Other client tools like cline, cline-cli have no trouble accessing this same model hosted by vllm and using tools etc,
@cboettig, those agents may be using the batch non-streaming "Response API" for vLLM gpt-oss which is documented to work at:
- https://docs.vllm.ai/projects/recipes/en/latest/OpenAI/GPT-OSS.html#harmony-format-support
The issue is that vLLM did not support the "Response API with Streaming" which is what codex cli seems to be using.
However, with the merge of the vLLM branch just a couple days ago:
- https://github.com/vllm-project/vllm/pull/26874
that might be resolved (but I have not verified that yet).
We are getting along fine with llama.cpp serving gpt-oss models with codex cli for our project for a long time.
that might be resolved (but I have not verified that yet).

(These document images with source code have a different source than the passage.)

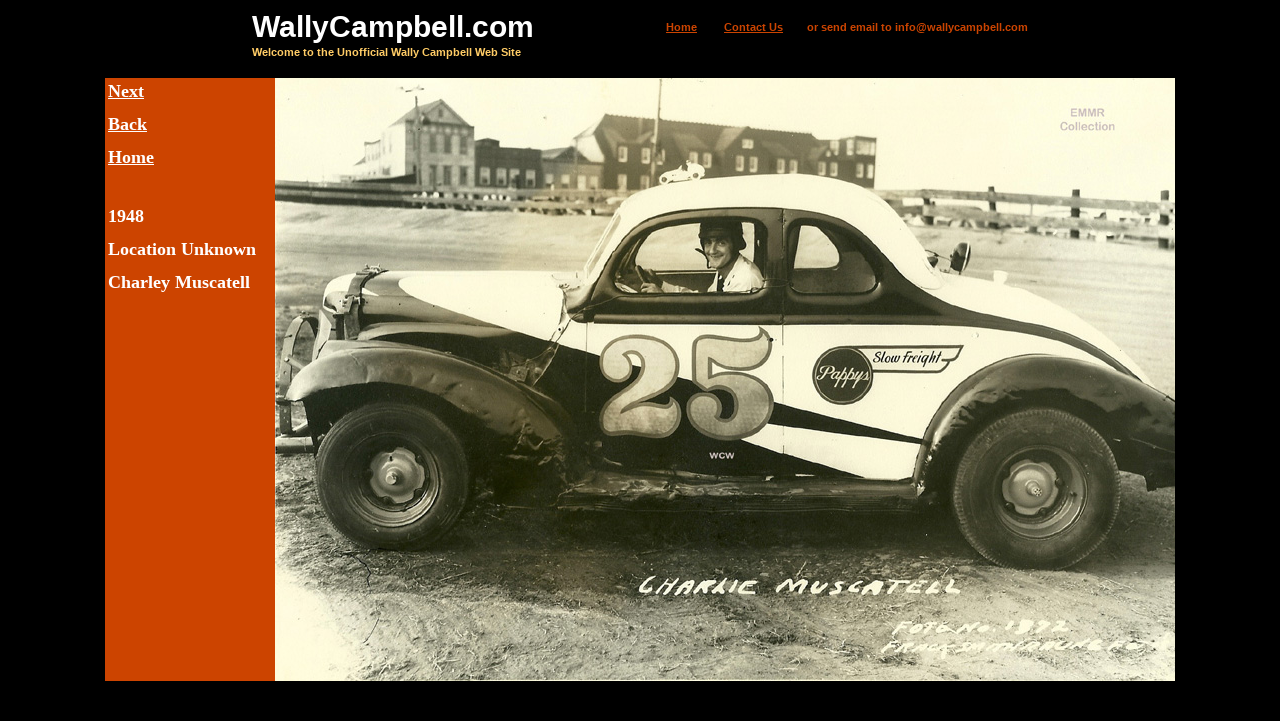

--- FILE ---
content_type: text/html
request_url: http://wallycampbell.com/contemp-25.html
body_size: 1232
content:
<!DOCTYPE HTML PUBLIC "-//W3C//DTD HTML 4.01 Transitional//EN">
<html>
<head>
<title>Wally Campbell Website</title>
<meta http-equiv="Content-Type" content="text/html; charset=iso-8859-1">

<script language=JavaScript>
<!--

var message="Please Contact info@wallycampbell.com for photos";

function clickIE4(){
if (event.button==2){
alert(message);
return false;
}
}

function clickNS4(e){
if (document.layers||document.getElementById&&!document.all){
if (e.which==2||e.which==3){
alert(message);
return false;
}
}
}

if (document.layers){
document.captureEvents(Event.MOUSEDOWN);
document.onmousedown=clickNS4;
}
else if (document.all&&!document.getElementById){
document.onmousedown=clickIE4;
}

document.oncontextmenu=new Function("alert(message);return false")

// --> 
</script>


<style type="text/css">
<!--
.sitename {
	font-family: Arial, Helvetica, sans-serif;
	font-size: 30px;
	font-weight: bold;
	color: #FFFFFF;
}
.tagline {
	font-family: Arial, Helvetica, sans-serif;
	font-size: 11px;
	font-weight: bold;
	color: #FFCC66;
}
.sidehead {
	font-family: Arial, Helvetica, sans-serif;
	font-size: 12px;
	font-weight: bold;
	color: #FFFFFF;
}
.posttime {
	font-family: Arial, Helvetica, sans-serif;
	font-size: 11px;
	color: #999999;
}
.nav {
	font-family: Arial, Helvetica, sans-serif;
	font-size: 11px;
	font-weight: bold;
}
.sidenav {
	font-family: Arial, Helvetica, sans-serif;
	font-size: 11px;
	font-weight: bold;	
	color: #ffffff;
}
.textstuff {
	font-family: Century, Helvetica, sans-serif;
	font-size: 10pt;	
	color: #FFFFFF;
}

-->
</style>
</head>

<body bgcolor="#000000">
<center>
<!---Begin Header Table--->
  <table width="780" border="0" cellpadding="0">
    <tr> 
      <td width="286" class="sitename">WallyCampbell.com</td>
      <td width="408" align="right" class="nav"><a href="index.html"><font color="#CC4400">Home</font></a>&nbsp;&nbsp;&nbsp;&nbsp;&nbsp;&nbsp;&nbsp;&nbsp;&nbsp;<a href="mailto:info@wallycampbell.com"><font color="#CC4400">Contact Us</font></a><font color="#CC4400">&nbsp;&nbsp;&nbsp;&nbsp;&nbsp;&nbsp;&nbsp;
        or send email&nbsp;to info@wallycampbell.com</font></td>
    </tr>
    <tr> 
      <td colspan="2" class="tagline">Welcome to the Unofficial Wally Campbell
        Web Site</td>
    </tr>
  </table>
<!---End Header Table--->
<br>



<!---BEGIN Content Table--->
  <table width="770" border="0" cellpadding="0" cellspacing="0">
    <tr>
      <td width="170" valign="top" bgcolor="#CC4400"> 
      <!---BEGIN Nav Table--->
        <table width="170" border="0" cellpadding="3" cellspacing="0">
          <tr> 
            <td bgcolor="#CC4400" class="sidehead">
              <p><a href="contemp-26.html" class="sidenav"><font face="Garamond" size="4">Next</font></a></p>
              <p><a href="contemp-24.html" class="sidenav"><font face="Garamond" size="4">Back</font></a></p>
              <p><a href="index.html" class="sidenav"><font face="Garamond" size="4">Home</font></a></p>
              <p>&nbsp;</p>
              <p><font face="Garamond" size="4">1948</font></p>
              <p><font face="Garamond" size="4">Location Unknown</font></p>
              <p><font face="Garamond" size="4">Charley Muscatell</font></p>
            </td>
          </tr>
        </table>
      <!---END Nav Table--->
               
        
      </td>
      <td width="530" align="left" valign="top" bgcolor="#000000">
      <!--- PUT YOUR IMAGE HERE---><img border="0" src="contemp-25.jpg" width="900" height="603">
      </td>
  </tr>
</table>
<!---END Content Table--->
<p>&nbsp;</p>
</center>
</body>
</html>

@bartlettroscoe have you had an opportunity to check if it’s actually fixed?
Im facing the same problem apparently.
@bartlettroscoe have you had an opportunity to check if it’s actually fixed?
@andresssantos, I have not. I was hoping someone else would have time to do it. We are getting by just fine with llama-swap/llama.cpp with gpt-oss-120b for now.
The latest version of the CLI (0.59.0) includes support for LM Studio (in addition to Ollama). See this documentation for configuration details. LM Studio has support for the stateful "responses" endpoint, which was designed for modern reasoning models like gpt-oss, so you may find that you get better results. Let us know what you find.